The broader applicability of the invention is shown in the following example, which analyzes expression and enzymatic activity the mycobacterial DesA3 operon and genes in its vicinity. FIG. 21 schematically depicts the genes in the vicinity of a mycobacterial DesA3 (i.e., Rv3229c), as obtained from http://www.doe-mbi.ucla.edu/TB/. According to expression studies using microarray work, DesA3 and Rv3230c of the DesA3 operon are coordinately expressed (http://www.doe-mbi.ucla.edu/-strong/map/; see also Betts et al. 2002, Mol. Microbiol. 43: 717-731). There is an adjacent conserved protein of interest, Rv3231c, whose function is not yet known, although it also may be a potential protein of the DesA3 operon. The inventors cloned, expressed and isolated both DesA3 (Rv3229c) and Rv3230c. The Rv3230c gene is annotated as a putative oxidoreductase in intermediary metabolism. The data presented here demonstrate a function for Rv3230c, as a previously unidentified oxidoreductase function, to the DesA3 complex. FIG. 22 shows an expression vector for constitutive expression of DesA3 in mycobacteria. FIG. 23 shows an expression vector for inducible expression of Rv3230c in Escherichia coli. FIG. 24 shows an expression vector for co-expression of DesA3 and Rv3230c in mycobacteria.

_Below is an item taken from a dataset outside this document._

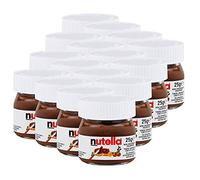 Nutella Ferrero piccolo mini design vetro 16er Set a 25 G, pane aufstrich, Noce nugat Crema, Cioccolato auftrich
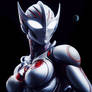 IA,heroine,Ultraman femal,armure blanc rouge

The efficacy of the expression system is shown in the following example. FIG. 25 shows a phosphorimager image (top) and quantitative analysis (bottom) of duplicate trials for the conversion of [14C]-18:0-CoA to [14C]-18:1-CoA by recombinant mouse SCD1 in the presence of various combinations of recombinant preparations of cytochrome b5 and cytochrome b5 reductase.

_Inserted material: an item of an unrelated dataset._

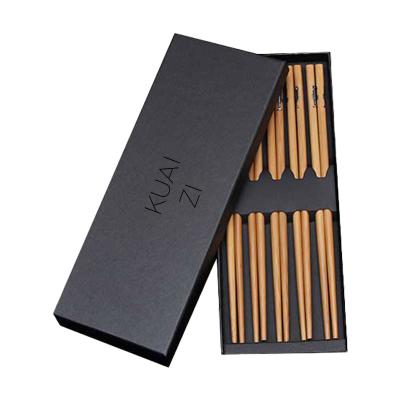 China Retailer High Quality Food Disposable Cardboard Chopsticks Box Packaging With Divider Inner Store for sale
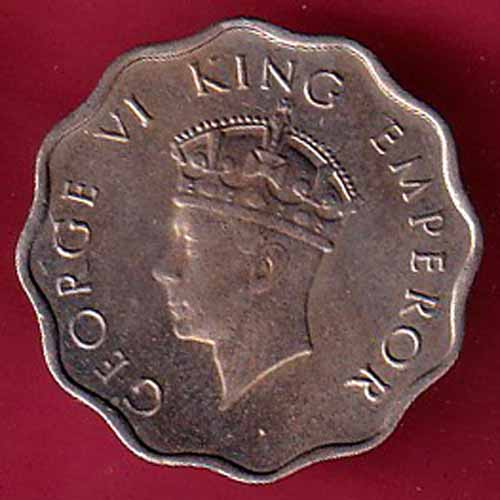 BRITISH INDIA 1939 KING GEORGE VI ONE ANNA BEAUTIUFL COIN  -VA237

FIG. 26 shows activity assays after expression of DesA3 from vector DesA3HispVV16 in Mycobacterium smegmatis. The product 18:1-CoA is indicated. T, S, and P correspond to the total, supernatant, and pellet fractions of Mycobacterium smegmatis lysate, respectively. Shown in (A) are data obtained for the control—empty vector pVV16. The upper band is the unreacted substrate, the bottom band is the side reaction product from Mycobacterium smegmatis lysate, and the middle band is the oleic acid product, confirmed by standard reaction. Addition of Rv3230c (expressed and partially purified from Escherichia coli) gives a greater than 10-fold increase in the rate of production of 18:1-CoA. In different experiments where the amount of Rv3230c is varied, the increase in activity of production of 18:1-CoA is up to 30-fold, indicating the existence of a multi-protein complex for DesA3 activity in Mycobacterium tuberculosis. The decrease in activity beyond addition of the optimal amount of Rv3230c is assigned to excess consumption of the cosubstrate NADPH, which is consistent with unbalanced oxidoreductase activity relative to desaturase activity.

It is to be understood that this invention is not limited to the particular devices, methodology, protocols, subjects, or reagents described, and as such may vary. It is also to be understood that the terminology used herein is for the purpose of describing particular embodiments only, and is not intended to limit the scope of the present invention, which is limited only by the claims. Other suitable modifications and adaptations of a variety of conditions and parameters, obvious to those skilled in the art of genetic engineering, molecular biology, and biochemistry, are within the scope of this invention. All publications, patents, and patent applications cited herein are incorporated by reference in their entirety for all purposes.